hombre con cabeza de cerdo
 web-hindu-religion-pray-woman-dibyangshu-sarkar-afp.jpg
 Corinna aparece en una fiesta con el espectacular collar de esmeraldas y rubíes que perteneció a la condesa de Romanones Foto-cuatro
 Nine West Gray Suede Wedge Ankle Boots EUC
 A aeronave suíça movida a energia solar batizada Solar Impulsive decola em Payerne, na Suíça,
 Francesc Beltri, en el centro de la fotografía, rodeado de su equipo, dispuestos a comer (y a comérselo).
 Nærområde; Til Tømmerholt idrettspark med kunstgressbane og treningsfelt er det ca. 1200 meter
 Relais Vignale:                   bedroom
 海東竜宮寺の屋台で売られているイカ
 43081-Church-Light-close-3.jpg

WORK TASK – The full listing is to be copied verbatim.

SOLUTION FOR THIS TASK –
hombre con cabeza de cerdo
 web-hindu-religion-pray-woman-dibyangshu-sarkar-afp.jpg
 Corinna aparece en una fiesta con el espectacular collar de esmeraldas y rubíes que perteneció a la condesa de Romanones Foto-cuatro
 Nine West Gray Suede Wedge Ankle Boots EUC
 A aeronave suíça movida a energia solar batizada Solar Impulsive decola em Payerne, na Suíça,
 Francesc Beltri, en el centro de la fotografía, rodeado de su equipo, dispuestos a comer (y a comérselo).
 Nærområde; Til Tømmerholt idrettspark med kunstgressbane og treningsfelt er det ca. 1200 meter
 Relais Vignale:                   bedroom
 海東竜宮寺の屋台で売られているイカ
 43081-Church-Light-close-3.jpg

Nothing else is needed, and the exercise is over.